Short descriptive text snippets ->

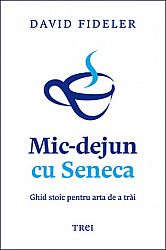 Mic-dejun cu Seneca  - ghid stoic pentru arta de a trăi 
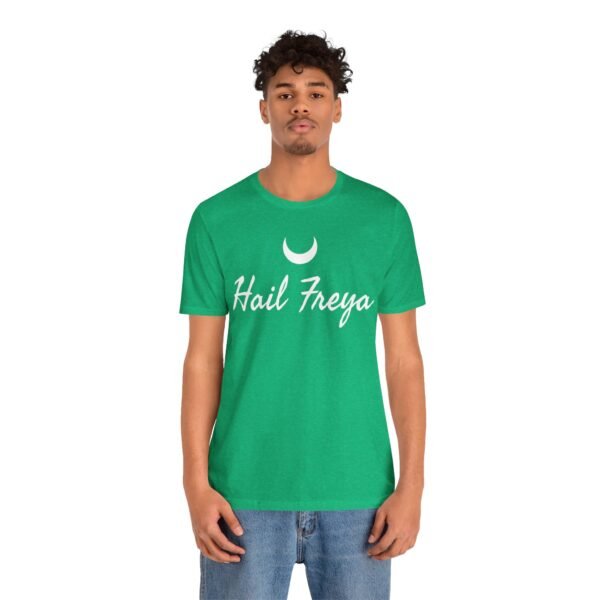 Hail Freya | Unisex Jersey Short Sleeve Tee - Image 128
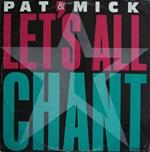 Pat & Mick: Let's All Chant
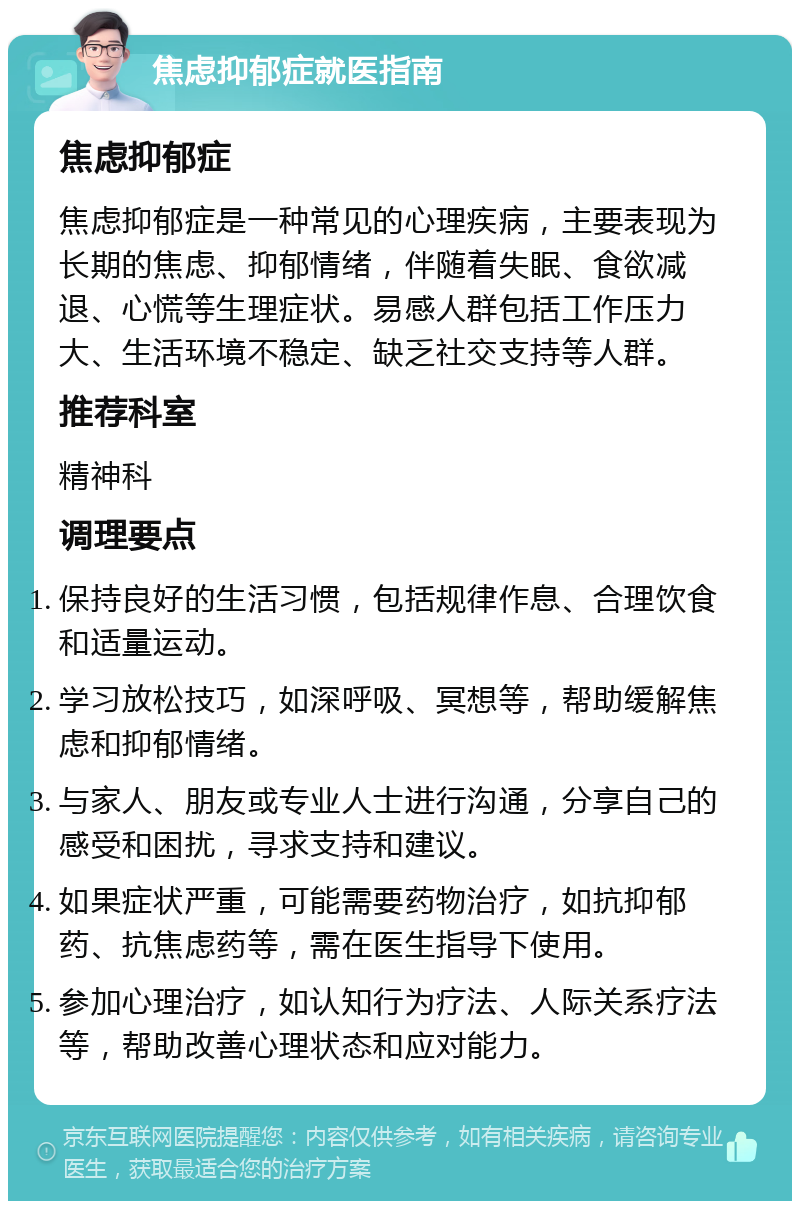 焦虑抑郁症就医指南 焦虑抑郁症 焦虑抑郁症是一种常见的心理疾病，主要表现为长期的焦虑、抑郁情绪，伴随着失眠、食欲减退、心慌等生理症状。易感人群包括工作压力大、生活环境不稳定、缺乏社交支持等人群。 推荐科室 精神科 调理要点 保持良好的生活习惯，包括规律作息、合理饮食和适量运动。 学习放松技巧，如深呼吸、冥想等，帮助缓解焦虑和抑郁情绪。 与家人、朋友或专业人士进行沟通，分享自己的感受和困扰，寻求支持和建议。 如果症状严重，可能需要药物治疗，如抗抑郁药、抗焦虑药等，需在医生指导下使用。 参加心理治疗，如认知行为疗法、人际关系疗法等，帮助改善心理状态和应对能力。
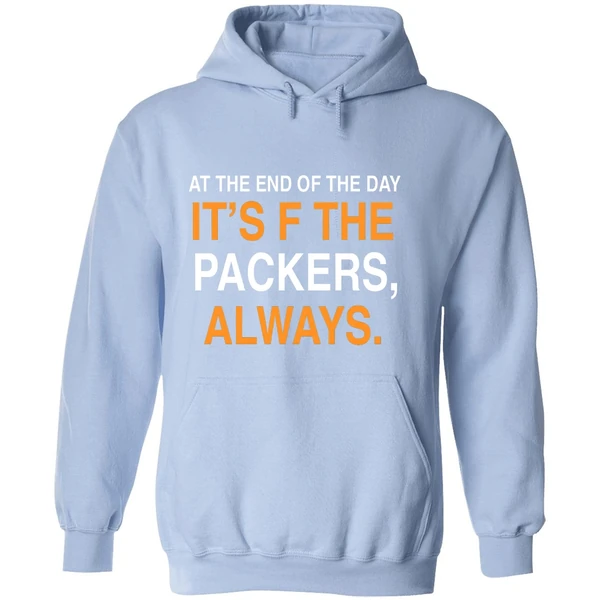 At The End Of The Day Its F The Packers Always Chicago Bears Hoodie - Image 4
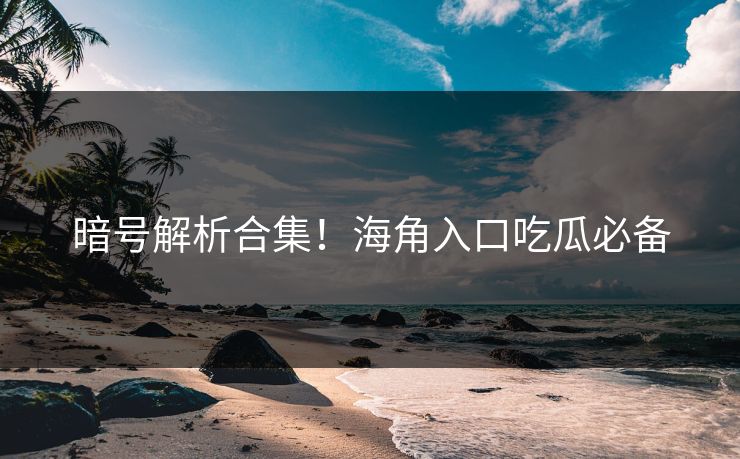 暗号解析合集！海角入口吃瓜必备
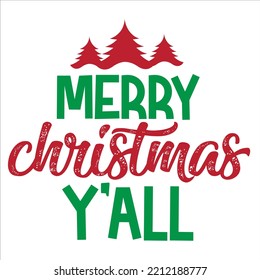 Merry Christmas y'all Merry Christmas shirt print template, funny Xmas shirt design, Santa Claus funny quotes typography design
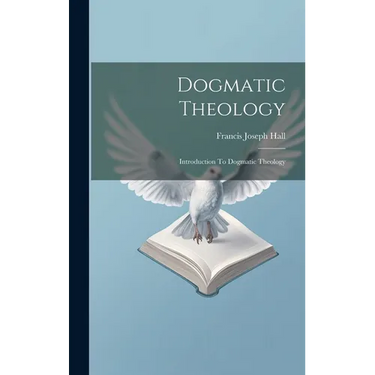 Dogmatic Theology: Introduction To Dogmatic Theology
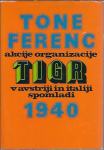Akcije organizacije TIGR v Avstriji in Italiji spomladi 1940 / Tone Fe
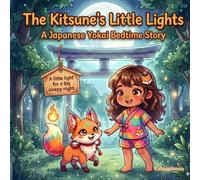 The Kitsune's Little Lights: A Japanese Yokai Bedtime Story
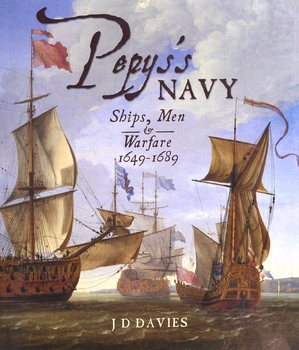Pepys's Navy: Ships, Men & Warfare 1649-1689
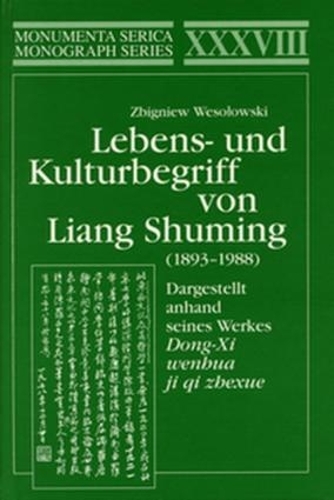 Dargestellt anhand seines Werkes Dong-Xi wenhua ji qi zhexue: Dargestellt anhand seines Werkes Dong-Xi wenhua ji qi zhexue - Monumenta Serica Monograph Series (Hardback)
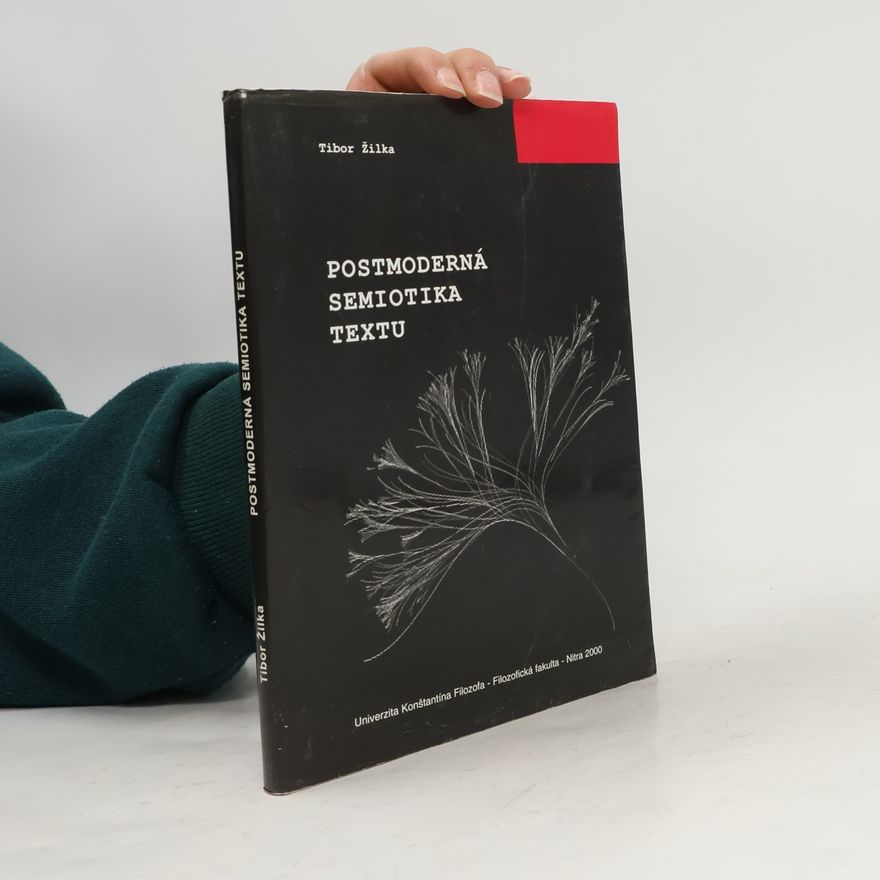 Tibor Žilka Postmoderná semiotika textu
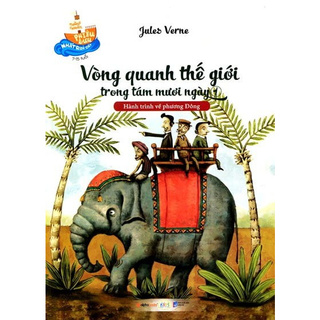 Những Chuyến Phiêu Lưu Nhất Quả Đất - Vòng Quanh Thế Giới Trong Tám Mươi Ngày (Tập 1-2)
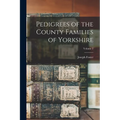 Pedigrees of the County Families of Yorkshire; Volume 2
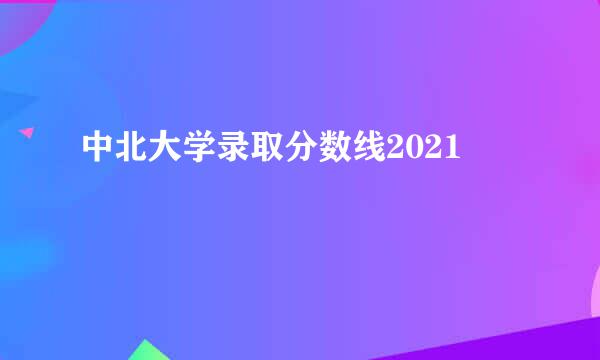 中北大学录取分数线2021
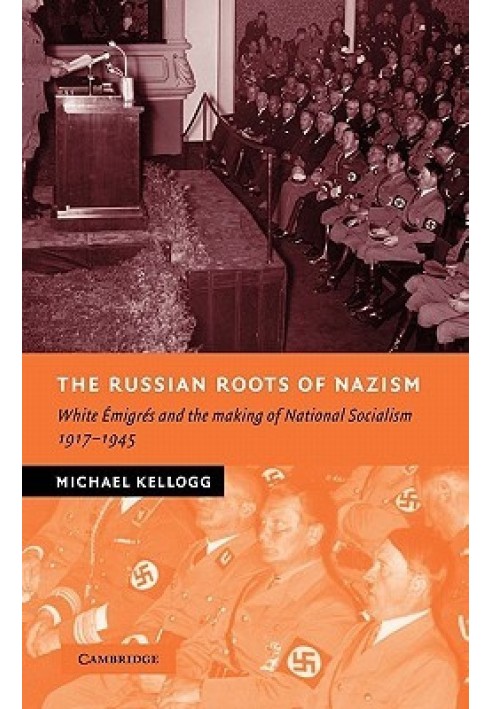 The Russian Roots of Nazism: White Émigrés and the Making of National Socialism, 1917-1945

Work instruction ->
Please make an exact copy of the records, leaving out any picture.

Task solution ->
 Mic-dejun cu Seneca  - ghid stoic pentru arta de a trăi 
 Hail Freya | Unisex Jersey Short Sleeve Tee - Image 128
 Pat & Mick: Let's All Chant
 焦虑抑郁症就医指南 焦虑抑郁症 焦虑抑郁症是一种常见的心理疾病，主要表现为长期的焦虑、抑郁情绪，伴随着失眠、食欲减退、心慌等生理症状。易感人群包括工作压力大、生活环境不稳定、缺乏社交支持等人群。 推荐科室 精神科 调理要点 保持良好的生活习惯，包括规律作息、合理饮食和适量运动。 学习放松技巧，如深呼吸、冥想等，帮助缓解焦虑和抑郁情绪。 与家人、朋友或专业人士进行沟通，分享自己的感受和困扰，寻求支持和建议。 如果症状严重，可能需要药物治疗，如抗抑郁药、抗焦虑药等，需在医生指导下使用。 参加心理治疗，如认知行为疗法、人际关系疗法等，帮助改善心理状态和应对能力。
 At The End Of The Day Its F The Packers Always Chicago Bears Hoodie - Image 4
 暗号解析合集！海角入口吃瓜必备
 Merry Christmas y'all Merry Christmas shirt print template, funny Xmas shirt design, Santa Claus funny quotes typography design
 Dogmatic Theology: Introduction To Dogmatic Theology
Akcije organizacije TIGR v Avstriji in Italiji spomladi 1940 / Tone Fe
 The Kitsune's Little Lights: A Japanese Yokai Bedtime Story
Pepys's Navy: Ships, Men & Warfare 1649-1689
 Dargestellt anhand seines Werkes Dong-Xi wenhua ji qi zhexue: Dargestellt anhand seines Werkes Dong-Xi wenhua ji qi zhexue - Monumenta Serica Monograph Series (Hardback)
 Tibor Žilka Postmoderná semiotika textu
 Những Chuyến Phiêu Lưu Nhất Quả Đất - Vòng Quanh Thế Giới Trong Tám Mươi Ngày (Tập 1-2)
 Pedigrees of the County Families of Yorkshire; Volume 2
 中北大学录取分数线2021
 The Russian Roots of Nazism: White Émigrés and the Making of National Socialism, 1917-1945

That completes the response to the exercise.